_EXERCISE DETAILS_:
Copy word for word the part of the article below on the Baxter nursing scholarships, from "Ranked in the" up to and including "by Baxter Healthcare.".
::: EXERCISE TEXT :::
Scholarships honour next generation of local Western Sydney nurses

Baxter scholarships 

A new scholarship program at Western Sydney University's internationally acclaimed School of Nursing and Midwifery is recognising local students for their community spirit and academic accomplishments. 

Ranked in the Top 50 worldwide in the 2016 QS World University Rankings by Subject, Western Sydney University's School of Nursing and Midwifery has awarded first-year students Ms Cathy Diep and Ms Mercy Dorai scholarships of $9000 each, funded by Baxter Healthcare. 

Baxter Healthcare has been a part of the local community in western Sydney for more than 50 years, delivering essential hospital and renal products that support nurses, doctors and their patients. 

The Dean of Nursing and Midwifery, Associate Professor Deborah Hatcher, says the scholarships will educate talented young students who may otherwise be lost to the health system. 

"Western Sydney University and Baxter Healthcare are deeply committed to improving the health of Western Sydney residents, and that means nurturing the next generation of nurses who will one day work in the region," she says.
::: DATA EXTRACTS :::
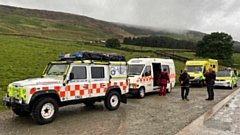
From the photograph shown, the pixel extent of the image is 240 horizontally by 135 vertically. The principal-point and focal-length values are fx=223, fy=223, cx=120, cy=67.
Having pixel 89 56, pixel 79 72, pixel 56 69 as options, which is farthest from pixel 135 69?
pixel 56 69

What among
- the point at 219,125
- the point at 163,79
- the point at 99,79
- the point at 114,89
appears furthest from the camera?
the point at 163,79

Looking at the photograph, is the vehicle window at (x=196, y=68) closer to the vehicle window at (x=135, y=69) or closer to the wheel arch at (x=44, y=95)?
the vehicle window at (x=135, y=69)

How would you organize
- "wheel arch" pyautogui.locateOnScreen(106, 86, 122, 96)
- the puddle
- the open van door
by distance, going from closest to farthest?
the puddle < "wheel arch" pyautogui.locateOnScreen(106, 86, 122, 96) < the open van door

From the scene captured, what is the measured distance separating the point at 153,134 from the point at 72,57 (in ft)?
13.8

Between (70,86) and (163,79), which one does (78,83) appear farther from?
(163,79)

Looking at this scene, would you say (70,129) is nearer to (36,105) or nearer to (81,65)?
(36,105)

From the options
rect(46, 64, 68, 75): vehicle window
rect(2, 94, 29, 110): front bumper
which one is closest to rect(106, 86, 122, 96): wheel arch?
rect(46, 64, 68, 75): vehicle window

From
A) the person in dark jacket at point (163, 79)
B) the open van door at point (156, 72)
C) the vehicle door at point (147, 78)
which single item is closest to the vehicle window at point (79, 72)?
the vehicle door at point (147, 78)

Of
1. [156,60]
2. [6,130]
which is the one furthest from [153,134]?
[156,60]

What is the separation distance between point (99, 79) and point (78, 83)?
3.49 ft

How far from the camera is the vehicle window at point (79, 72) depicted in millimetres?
7920

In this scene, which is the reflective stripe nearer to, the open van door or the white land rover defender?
the white land rover defender

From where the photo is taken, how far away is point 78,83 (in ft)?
26.0

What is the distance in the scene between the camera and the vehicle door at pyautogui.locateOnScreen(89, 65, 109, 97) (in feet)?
27.8
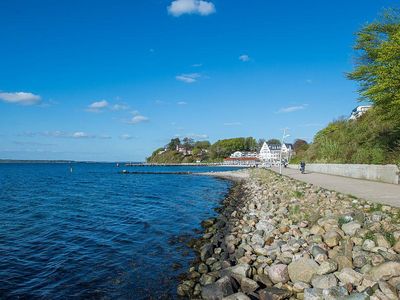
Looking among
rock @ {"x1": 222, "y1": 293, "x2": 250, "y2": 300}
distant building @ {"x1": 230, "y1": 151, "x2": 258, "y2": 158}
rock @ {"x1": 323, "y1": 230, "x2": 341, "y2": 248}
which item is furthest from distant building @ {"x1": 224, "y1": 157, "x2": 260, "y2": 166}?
rock @ {"x1": 222, "y1": 293, "x2": 250, "y2": 300}

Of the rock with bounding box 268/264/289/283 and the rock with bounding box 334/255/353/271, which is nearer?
the rock with bounding box 334/255/353/271

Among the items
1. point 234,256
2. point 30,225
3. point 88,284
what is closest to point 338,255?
point 234,256

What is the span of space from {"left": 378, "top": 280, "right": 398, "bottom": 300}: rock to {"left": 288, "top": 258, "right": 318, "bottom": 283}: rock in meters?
1.63

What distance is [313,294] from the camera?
6.53 meters

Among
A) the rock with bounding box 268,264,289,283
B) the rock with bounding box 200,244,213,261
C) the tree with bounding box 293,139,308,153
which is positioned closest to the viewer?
the rock with bounding box 268,264,289,283

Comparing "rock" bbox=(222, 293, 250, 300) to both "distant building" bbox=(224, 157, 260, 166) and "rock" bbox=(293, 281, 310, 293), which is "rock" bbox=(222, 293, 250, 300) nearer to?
"rock" bbox=(293, 281, 310, 293)

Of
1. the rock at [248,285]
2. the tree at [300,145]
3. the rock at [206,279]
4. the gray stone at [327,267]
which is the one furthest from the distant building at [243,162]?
the gray stone at [327,267]

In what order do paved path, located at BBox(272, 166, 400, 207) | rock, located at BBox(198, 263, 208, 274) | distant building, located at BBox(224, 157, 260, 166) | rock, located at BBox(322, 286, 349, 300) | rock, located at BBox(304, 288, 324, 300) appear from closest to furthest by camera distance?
rock, located at BBox(322, 286, 349, 300) < rock, located at BBox(304, 288, 324, 300) < rock, located at BBox(198, 263, 208, 274) < paved path, located at BBox(272, 166, 400, 207) < distant building, located at BBox(224, 157, 260, 166)

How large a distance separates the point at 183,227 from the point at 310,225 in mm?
7599

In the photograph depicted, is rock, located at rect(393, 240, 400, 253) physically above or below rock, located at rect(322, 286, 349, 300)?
above

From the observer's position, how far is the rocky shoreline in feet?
21.4

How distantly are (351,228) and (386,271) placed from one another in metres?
2.72

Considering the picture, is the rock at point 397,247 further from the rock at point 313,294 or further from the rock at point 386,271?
the rock at point 313,294

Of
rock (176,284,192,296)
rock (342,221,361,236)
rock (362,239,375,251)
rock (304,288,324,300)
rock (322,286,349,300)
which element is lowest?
rock (176,284,192,296)
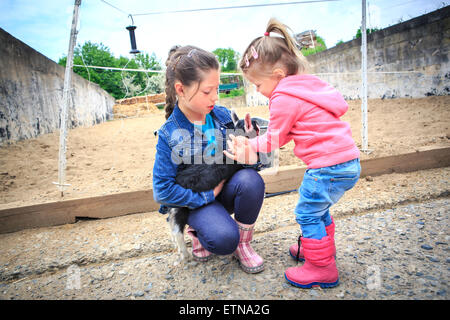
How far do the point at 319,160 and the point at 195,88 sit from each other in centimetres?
70

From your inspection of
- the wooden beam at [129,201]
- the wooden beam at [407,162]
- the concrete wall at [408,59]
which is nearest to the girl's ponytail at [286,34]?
the wooden beam at [129,201]

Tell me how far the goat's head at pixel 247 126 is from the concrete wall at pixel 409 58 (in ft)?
11.5

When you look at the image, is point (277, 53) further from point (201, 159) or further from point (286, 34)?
point (201, 159)

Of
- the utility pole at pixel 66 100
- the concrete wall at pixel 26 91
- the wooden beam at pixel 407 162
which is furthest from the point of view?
the concrete wall at pixel 26 91

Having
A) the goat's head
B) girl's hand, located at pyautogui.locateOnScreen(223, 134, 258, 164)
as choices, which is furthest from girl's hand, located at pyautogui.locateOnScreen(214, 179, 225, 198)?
the goat's head

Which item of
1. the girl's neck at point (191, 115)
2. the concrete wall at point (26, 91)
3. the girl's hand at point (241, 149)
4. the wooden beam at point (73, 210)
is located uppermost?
:::
_COMPLETED EXERCISE_:
Ranked in the Top 50 worldwide in the 2016 QS World University Rankings by Subject, Western Sydney University's School of Nursing and Midwifery has awarded first-year students Ms Cathy Diep and Ms Mercy Dorai scholarships of $9000 each, funded by Baxter Healthcare.